**Brano di lettura**
========================================================================

Un pittore che fu… da Santa Natoglia

E’ di nuovo una sorpresa quella che riemerge dalle pieghe della nostra storia.     Il tempo, quello che costruiamo noi con le nostre scelte, intrecciato con quello che sembra avere sue oscure regole interne, aveva proceduto ad un’altra esclusione, all’ennesima dimenticanza.  Siamo vissuti lo stesso, e certamente avremmo continuato a farlo.   Ma mi auguro cresca la schiera di quanti godranno una minima soddisfazione dal vivere in questo posto, sapendo oggi che lo potranno condividere con una persona in più di cui c’è un nome e, a distinguerlo da tanti altri, delle opere che testimoniano del suo passaggio, non anonimo, su questa terra.

========================================================================

**Esercizio scritto A**
Riscrivi in forma di elenco puntato il paragrafo del brano che comincia con «E’ di nuovo una sorpresa». Conserva i fatti principali.
**Esercizio scritto B**
Rispondi alle domande seguenti sul brano:
(i) Secondo il titolo, da quale luogo proveniva il pittore?
(ii) A che cosa aveva proceduto il tempo?
(iii) Oltre al nome, che cosa distingue questa persona da tanti altri?

**Materiale fornito**
========================================================================

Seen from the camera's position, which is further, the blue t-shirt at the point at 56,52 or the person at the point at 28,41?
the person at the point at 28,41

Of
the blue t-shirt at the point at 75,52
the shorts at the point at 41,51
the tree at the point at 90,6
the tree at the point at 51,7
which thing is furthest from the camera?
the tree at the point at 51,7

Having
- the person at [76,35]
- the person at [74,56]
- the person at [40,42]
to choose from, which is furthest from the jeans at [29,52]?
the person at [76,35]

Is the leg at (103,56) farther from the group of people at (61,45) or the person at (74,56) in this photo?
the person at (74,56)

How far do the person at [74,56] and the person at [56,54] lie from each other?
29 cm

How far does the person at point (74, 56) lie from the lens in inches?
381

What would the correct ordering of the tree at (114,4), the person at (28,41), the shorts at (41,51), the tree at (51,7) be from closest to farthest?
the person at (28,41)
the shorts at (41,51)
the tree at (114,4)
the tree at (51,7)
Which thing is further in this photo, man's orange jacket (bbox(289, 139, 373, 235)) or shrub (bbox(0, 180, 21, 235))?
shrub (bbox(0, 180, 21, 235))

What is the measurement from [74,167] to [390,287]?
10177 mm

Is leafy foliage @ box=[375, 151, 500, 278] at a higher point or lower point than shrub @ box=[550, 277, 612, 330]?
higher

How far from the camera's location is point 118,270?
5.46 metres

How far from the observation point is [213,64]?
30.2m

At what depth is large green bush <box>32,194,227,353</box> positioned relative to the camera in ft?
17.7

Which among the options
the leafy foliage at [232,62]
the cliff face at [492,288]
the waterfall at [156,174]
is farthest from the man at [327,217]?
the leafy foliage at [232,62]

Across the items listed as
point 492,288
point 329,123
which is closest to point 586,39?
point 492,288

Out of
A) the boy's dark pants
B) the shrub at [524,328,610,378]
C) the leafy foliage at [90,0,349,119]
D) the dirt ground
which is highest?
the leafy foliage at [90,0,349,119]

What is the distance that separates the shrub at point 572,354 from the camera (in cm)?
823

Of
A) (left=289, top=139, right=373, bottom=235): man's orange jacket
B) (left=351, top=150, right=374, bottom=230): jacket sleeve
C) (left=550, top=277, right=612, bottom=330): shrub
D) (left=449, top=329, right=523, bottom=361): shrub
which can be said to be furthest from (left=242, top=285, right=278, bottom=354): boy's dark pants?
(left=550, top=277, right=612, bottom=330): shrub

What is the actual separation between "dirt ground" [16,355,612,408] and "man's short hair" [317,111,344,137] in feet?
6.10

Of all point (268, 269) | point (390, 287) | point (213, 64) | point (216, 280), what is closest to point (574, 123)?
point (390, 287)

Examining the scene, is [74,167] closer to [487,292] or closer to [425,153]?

========================================================================

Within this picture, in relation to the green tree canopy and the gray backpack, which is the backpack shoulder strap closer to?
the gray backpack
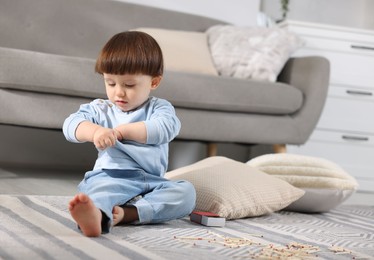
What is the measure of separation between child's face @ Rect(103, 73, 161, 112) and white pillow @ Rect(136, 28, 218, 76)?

========================================================================

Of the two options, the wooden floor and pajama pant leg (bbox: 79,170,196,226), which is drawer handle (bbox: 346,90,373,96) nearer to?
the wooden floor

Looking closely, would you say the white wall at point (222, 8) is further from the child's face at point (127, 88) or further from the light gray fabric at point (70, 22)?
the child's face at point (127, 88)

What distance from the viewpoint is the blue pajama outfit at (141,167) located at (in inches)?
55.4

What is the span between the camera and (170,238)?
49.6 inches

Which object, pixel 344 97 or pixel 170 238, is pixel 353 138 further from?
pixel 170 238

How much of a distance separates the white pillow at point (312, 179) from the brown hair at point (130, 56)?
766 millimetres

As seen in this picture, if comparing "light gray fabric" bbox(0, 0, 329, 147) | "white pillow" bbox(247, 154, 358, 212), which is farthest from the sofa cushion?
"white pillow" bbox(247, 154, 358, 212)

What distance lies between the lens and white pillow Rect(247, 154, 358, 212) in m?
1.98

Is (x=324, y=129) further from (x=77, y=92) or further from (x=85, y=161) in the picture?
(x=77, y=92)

========================================================================

**Soluzione A**
- Dalle pieghe della nostra storia riemerge di nuovo una sorpresa.
- Il tempo, costruito con le nostre scelte e intrecciato con regole interne oscure, aveva prodotto un’altra esclusione, l’ennesima dimenticanza.
- Si è vissuti lo stesso e si sarebbe certamente continuato a farlo.
- Chi scrive si augura che cresca il numero di quanti trarranno una minima soddisfazione dal vivere in questo posto.
- Questo posto si potrà condividere con una persona in più: ha un nome e ha lasciato opere che testimoniano il suo passaggio, non anonimo, su questa terra.

**Soluzione B**
(i) Da Santa Natoglia.
(ii) A un’altra esclusione, all’ennesima dimenticanza.
(iii) Delle opere che testimoniano il suo passaggio, non anonimo, su questa terra.